In Industry Comment, August 20214 MinutesBy NZ Trucking magazineSeptember 26, 2021

Why we need legislation on device placement in vehicles.

In 2018, an elderly woman was struck and killed by a truck in Auckland. A coroner’s verdict, announced in May 2021, suggested the placement of a computer tablet was a significant obstruction on the driver’s vision. In response to the finding, the Road Transport Forum said distraction was a big contributor to accidents on New Zealand roads.

Having worked as a police officer in the Western Australia Crash Investigations Unit, I was shocked to see the photo, which showed the device placed directly in the driver’s forward field of view. It’s incomprehensible from a safety perspective, and screens are becoming progressively problematic in vehicles as there’s no legislated standard on their placement. And without a legislated standard, authorities rely on common sense – which is increasingly uncommon.

Having a national or international standard would largely eliminate confusion and enable compliance from companies and drivers to incidents such as this in the future. The way the laws are currently written is like telling drivers speeding is illegal but not providing speed limits as a guide.
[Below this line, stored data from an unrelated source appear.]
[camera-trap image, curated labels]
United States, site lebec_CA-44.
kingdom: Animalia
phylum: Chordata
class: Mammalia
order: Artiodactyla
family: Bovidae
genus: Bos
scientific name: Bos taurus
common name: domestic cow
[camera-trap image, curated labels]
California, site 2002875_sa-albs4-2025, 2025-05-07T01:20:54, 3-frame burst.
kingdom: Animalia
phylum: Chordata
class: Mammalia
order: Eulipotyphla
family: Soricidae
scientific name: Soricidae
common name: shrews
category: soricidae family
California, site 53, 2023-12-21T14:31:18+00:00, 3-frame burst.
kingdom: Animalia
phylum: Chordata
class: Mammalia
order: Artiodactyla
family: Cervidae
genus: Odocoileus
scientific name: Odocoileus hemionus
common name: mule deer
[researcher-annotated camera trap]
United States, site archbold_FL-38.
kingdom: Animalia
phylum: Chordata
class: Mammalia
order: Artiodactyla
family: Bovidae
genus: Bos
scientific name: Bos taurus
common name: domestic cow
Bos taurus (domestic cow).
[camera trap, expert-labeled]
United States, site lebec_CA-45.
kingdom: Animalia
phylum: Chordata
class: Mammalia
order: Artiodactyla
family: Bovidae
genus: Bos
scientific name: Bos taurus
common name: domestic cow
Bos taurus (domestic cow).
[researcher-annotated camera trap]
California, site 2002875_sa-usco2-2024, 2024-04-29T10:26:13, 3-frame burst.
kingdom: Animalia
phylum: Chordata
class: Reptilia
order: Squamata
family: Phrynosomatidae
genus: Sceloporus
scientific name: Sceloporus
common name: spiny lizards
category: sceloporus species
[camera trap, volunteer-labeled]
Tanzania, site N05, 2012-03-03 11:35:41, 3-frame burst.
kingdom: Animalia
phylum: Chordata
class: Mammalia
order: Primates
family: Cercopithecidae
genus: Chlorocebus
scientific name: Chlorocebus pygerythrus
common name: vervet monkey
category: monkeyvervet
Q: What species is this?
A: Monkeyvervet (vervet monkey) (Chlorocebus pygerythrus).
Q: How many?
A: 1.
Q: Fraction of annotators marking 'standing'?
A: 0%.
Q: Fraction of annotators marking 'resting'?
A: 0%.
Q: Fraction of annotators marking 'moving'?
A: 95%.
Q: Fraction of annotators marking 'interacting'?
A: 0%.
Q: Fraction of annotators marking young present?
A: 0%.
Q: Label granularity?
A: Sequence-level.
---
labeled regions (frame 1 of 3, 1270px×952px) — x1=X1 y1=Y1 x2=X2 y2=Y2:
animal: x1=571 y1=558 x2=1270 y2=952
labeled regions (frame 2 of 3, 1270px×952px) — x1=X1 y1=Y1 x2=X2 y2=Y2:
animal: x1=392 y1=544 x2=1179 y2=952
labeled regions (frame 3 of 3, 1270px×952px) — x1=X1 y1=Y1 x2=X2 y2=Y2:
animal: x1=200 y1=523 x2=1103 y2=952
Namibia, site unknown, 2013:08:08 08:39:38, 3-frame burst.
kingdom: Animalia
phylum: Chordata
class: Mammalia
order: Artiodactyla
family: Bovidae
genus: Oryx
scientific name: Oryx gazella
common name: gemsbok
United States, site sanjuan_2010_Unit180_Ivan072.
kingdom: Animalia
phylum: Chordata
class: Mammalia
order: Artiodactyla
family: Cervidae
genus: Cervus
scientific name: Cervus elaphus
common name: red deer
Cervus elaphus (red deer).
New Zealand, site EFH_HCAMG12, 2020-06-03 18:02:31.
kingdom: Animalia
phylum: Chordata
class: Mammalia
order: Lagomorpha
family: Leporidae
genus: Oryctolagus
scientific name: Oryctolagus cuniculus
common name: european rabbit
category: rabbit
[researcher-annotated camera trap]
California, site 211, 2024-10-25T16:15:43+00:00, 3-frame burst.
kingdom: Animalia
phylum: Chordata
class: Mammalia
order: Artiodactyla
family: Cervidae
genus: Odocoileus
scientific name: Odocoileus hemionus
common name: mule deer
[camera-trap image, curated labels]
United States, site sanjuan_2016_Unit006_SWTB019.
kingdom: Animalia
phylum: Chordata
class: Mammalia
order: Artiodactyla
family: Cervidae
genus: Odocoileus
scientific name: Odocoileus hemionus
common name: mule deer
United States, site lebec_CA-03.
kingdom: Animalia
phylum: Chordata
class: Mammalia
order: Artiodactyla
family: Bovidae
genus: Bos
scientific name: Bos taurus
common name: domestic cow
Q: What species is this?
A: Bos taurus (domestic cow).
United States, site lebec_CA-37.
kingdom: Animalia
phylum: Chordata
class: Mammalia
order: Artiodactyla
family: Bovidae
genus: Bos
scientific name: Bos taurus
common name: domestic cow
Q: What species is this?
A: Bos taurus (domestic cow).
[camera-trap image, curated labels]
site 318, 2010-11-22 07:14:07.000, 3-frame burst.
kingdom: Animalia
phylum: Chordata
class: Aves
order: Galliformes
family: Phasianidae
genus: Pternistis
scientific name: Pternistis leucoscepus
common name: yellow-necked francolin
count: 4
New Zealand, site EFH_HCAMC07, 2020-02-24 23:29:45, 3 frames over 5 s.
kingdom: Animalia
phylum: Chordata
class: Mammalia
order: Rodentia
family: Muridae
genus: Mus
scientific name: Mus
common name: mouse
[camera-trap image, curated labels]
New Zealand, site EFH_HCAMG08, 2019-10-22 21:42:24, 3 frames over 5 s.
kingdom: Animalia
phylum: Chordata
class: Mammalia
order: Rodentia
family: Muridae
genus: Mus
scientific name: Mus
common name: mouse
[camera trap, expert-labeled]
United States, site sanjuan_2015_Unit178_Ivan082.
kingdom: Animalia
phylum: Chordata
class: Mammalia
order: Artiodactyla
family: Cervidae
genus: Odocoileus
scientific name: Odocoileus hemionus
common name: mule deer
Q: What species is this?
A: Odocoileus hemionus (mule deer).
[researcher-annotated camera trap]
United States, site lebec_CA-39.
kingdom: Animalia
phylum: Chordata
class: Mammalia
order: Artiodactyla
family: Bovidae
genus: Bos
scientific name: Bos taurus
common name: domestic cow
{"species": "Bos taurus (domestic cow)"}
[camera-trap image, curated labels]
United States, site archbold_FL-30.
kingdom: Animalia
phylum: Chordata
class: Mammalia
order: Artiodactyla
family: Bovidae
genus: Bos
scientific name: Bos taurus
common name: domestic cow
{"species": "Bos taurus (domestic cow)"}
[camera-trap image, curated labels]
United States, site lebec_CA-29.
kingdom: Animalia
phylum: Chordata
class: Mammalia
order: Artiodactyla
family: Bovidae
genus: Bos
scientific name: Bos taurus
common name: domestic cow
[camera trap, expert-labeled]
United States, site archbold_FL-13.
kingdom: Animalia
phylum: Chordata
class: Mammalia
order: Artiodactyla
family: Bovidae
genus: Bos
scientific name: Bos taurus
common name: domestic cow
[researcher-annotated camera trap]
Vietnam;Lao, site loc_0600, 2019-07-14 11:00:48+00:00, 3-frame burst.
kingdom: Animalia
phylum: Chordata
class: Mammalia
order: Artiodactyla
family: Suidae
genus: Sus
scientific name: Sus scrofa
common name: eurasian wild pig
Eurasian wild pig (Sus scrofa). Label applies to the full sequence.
Current laws only state (as far as the placement is concerned) that the screen cannot obstruct a driver’s view, but this is extremely subjective with so many different vehicle designs. It is due to the incredibly varied designs and sizes of vehicles – compact hatchbacks, large sedans, SUVs, small trucks, large trucks. Even within the same category, dash depth, windscreen rake (angle), dash height, viewing height, and similar, are all different. So, finding a place that isn’t obstructive to a driver’s view differs greatly, and one size doesn’t fit all.

If legislated, this would give drivers specific guidelines on where they can legally place or mount a screen in their category and type of vehicle, providing compliance protection for employers and making prosecution for non-conformance easier for authorities.

As for how and when devices should be used, the answer is as little as possible. Other than for navigation, it should never be used when the vehicle is moving. All interaction with the screens should be done when stationary in a safe and legal position and the vehicle is in park or neutral with the parking brake on.

When the topic arises, it is common for policy-makers to revert to the auspice that current obstruction of vision laws cover it. The problem with that is it remains subjective – and, sadly, it’s not until someone places an iPad-sized device directly in their line of sight resulting in a fatal crash, that the shortfall is identified. Road Transport Forum CEO Nick Leggett said: “We owe it to this woman’s family to address what is safe and what isn’t.”

The goal of any safety- related legislation is to minimise risk and harm, and I am confident that specific guidelines on device placement and use will increase driver safety and improve the safety of other road users and the wider community. Use of screens will only increase, so we must ensure – through legislation – that they are only used when they aid in driver safety and do not become a distraction.

Chris L’Ecluse is a solution, safety and compliance specialist at Teletrac Navman.